(begin)

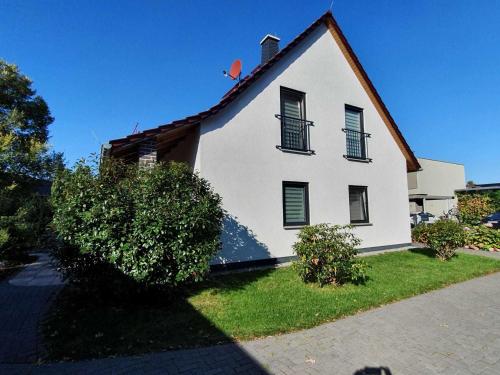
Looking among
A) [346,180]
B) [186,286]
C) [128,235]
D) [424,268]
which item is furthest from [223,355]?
[346,180]

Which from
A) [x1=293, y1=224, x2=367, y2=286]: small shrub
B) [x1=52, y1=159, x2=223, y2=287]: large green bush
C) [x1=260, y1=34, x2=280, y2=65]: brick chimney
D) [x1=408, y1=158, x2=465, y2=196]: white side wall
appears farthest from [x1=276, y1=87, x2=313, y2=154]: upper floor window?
[x1=408, y1=158, x2=465, y2=196]: white side wall

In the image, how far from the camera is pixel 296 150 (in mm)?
10477

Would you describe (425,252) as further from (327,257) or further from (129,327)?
(129,327)

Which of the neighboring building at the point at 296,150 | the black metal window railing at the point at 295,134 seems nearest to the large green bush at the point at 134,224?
the neighboring building at the point at 296,150

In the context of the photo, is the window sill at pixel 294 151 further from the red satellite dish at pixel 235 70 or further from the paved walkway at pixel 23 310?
the paved walkway at pixel 23 310

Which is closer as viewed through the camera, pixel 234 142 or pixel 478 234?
pixel 234 142

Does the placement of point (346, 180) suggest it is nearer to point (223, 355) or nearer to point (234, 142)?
point (234, 142)

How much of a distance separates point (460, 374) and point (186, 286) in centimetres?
516

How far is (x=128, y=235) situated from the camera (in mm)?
5309

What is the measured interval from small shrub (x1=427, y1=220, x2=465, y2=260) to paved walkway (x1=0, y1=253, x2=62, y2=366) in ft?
36.1

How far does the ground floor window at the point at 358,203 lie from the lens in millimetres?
12172

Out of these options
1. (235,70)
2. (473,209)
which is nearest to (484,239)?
(473,209)

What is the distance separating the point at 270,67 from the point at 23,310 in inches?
362

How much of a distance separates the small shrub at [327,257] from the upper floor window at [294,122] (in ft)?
13.0
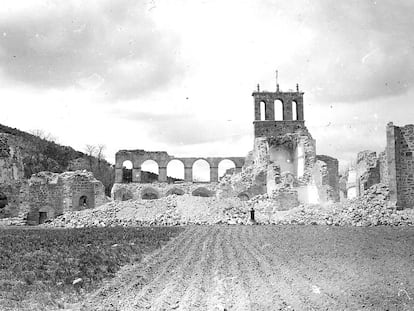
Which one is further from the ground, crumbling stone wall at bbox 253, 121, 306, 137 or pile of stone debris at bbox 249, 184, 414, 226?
crumbling stone wall at bbox 253, 121, 306, 137

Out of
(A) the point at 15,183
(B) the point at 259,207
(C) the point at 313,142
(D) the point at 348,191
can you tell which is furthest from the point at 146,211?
(D) the point at 348,191

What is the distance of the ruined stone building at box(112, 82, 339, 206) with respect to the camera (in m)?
34.0

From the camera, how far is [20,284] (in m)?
8.16

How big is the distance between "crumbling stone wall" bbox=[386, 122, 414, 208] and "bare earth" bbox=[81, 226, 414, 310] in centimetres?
946

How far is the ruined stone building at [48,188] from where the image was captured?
33531 mm

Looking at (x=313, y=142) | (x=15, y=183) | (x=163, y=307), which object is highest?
(x=313, y=142)

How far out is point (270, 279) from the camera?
8094 millimetres

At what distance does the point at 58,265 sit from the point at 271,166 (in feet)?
87.0

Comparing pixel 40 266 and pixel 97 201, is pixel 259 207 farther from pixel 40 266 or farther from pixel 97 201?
pixel 40 266

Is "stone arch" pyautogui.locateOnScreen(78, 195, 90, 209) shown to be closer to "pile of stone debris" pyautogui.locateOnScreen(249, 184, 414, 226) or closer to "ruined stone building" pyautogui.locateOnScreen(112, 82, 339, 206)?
"ruined stone building" pyautogui.locateOnScreen(112, 82, 339, 206)

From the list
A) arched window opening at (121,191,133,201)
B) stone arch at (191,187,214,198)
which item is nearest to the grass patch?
arched window opening at (121,191,133,201)

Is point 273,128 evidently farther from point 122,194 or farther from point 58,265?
point 58,265

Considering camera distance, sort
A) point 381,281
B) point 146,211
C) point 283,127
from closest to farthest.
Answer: point 381,281 < point 146,211 < point 283,127

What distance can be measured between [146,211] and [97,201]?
22.0ft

(end)

> What you have to do
Output the material word for word, omitting its pictures.

> Result for this task
Looking among
A) [346,180]
B) [186,286]
C) [128,235]
D) [424,268]
which item is furthest from [223,355]?
[346,180]

Which from
A) [x1=293, y1=224, x2=367, y2=286]: small shrub
B) [x1=52, y1=159, x2=223, y2=287]: large green bush
C) [x1=260, y1=34, x2=280, y2=65]: brick chimney
D) [x1=408, y1=158, x2=465, y2=196]: white side wall
appears farthest from [x1=276, y1=87, x2=313, y2=154]: upper floor window?
[x1=408, y1=158, x2=465, y2=196]: white side wall

In the image, how far from the camera is pixel 296 150 (in mm)?
10477

Would you describe (425,252) as further from (327,257) or further from (129,327)?
(129,327)

Which of the neighboring building at the point at 296,150 | the black metal window railing at the point at 295,134 seems nearest to the large green bush at the point at 134,224?
the neighboring building at the point at 296,150

In the context of the photo, is the window sill at pixel 294 151 further from the red satellite dish at pixel 235 70 or further from the paved walkway at pixel 23 310?
the paved walkway at pixel 23 310

Which is closer as viewed through the camera, pixel 234 142 or pixel 478 234?
pixel 234 142

Does the placement of point (346, 180) suggest it is nearer to point (223, 355) or nearer to point (234, 142)?
point (234, 142)

How much of a distance separates point (460, 374) and point (186, 286) in centimetres?
516

How far is (x=128, y=235) situated from the camera (in mm)?
5309

What is the measured interval from small shrub (x1=427, y1=220, x2=465, y2=260) to paved walkway (x1=0, y1=253, x2=62, y2=366) in ft?
36.1

How far does the ground floor window at the point at 358,203 lie from the lens in millimetres?
12172

Out of these options
1. (235,70)
2. (473,209)
which is nearest to (484,239)?
(473,209)

What is the distance separating the point at 270,67 from the point at 23,310 in inches?
362

How much of a distance separates the small shrub at [327,257] from the upper floor window at [294,122] (in ft)?
13.0
Which one is further from the ground, crumbling stone wall at bbox 253, 121, 306, 137 or pile of stone debris at bbox 249, 184, 414, 226?
crumbling stone wall at bbox 253, 121, 306, 137

Out of
(A) the point at 15,183
(B) the point at 259,207
(C) the point at 313,142
(D) the point at 348,191
can you tell which is furthest from the point at 146,211?
(D) the point at 348,191

What is the distance of the ruined stone building at box(112, 82, 339, 206) with respect to the camera (in m)?
34.0

From the camera, how far is [20,284] (in m)?
8.16

How big is the distance between "crumbling stone wall" bbox=[386, 122, 414, 208] and "bare earth" bbox=[81, 226, 414, 310] in centimetres?
946

How far is the ruined stone building at [48,188] from where the image was captured?
33531 mm

Looking at (x=313, y=142) | (x=15, y=183) | (x=163, y=307), which object is highest?
(x=313, y=142)

How far out is point (270, 279) from the camera?
8094 millimetres

At what distance does the point at 58,265 sit from the point at 271,166 (in feet)?
87.0

Comparing pixel 40 266 and pixel 97 201, is pixel 259 207 farther from pixel 40 266 or farther from pixel 97 201?
pixel 40 266

Is "stone arch" pyautogui.locateOnScreen(78, 195, 90, 209) shown to be closer to "pile of stone debris" pyautogui.locateOnScreen(249, 184, 414, 226) or closer to "ruined stone building" pyautogui.locateOnScreen(112, 82, 339, 206)?
"ruined stone building" pyautogui.locateOnScreen(112, 82, 339, 206)

From the list
A) arched window opening at (121,191,133,201)
B) stone arch at (191,187,214,198)
which item is nearest to the grass patch?
arched window opening at (121,191,133,201)

Is point 273,128 evidently farther from point 122,194 or farther from point 58,265?
point 58,265

Considering camera distance, sort
A) point 381,281
B) point 146,211
C) point 283,127
from closest to farthest.
Answer: point 381,281 < point 146,211 < point 283,127

What distance can be measured between [146,211] and [97,201]?
22.0ft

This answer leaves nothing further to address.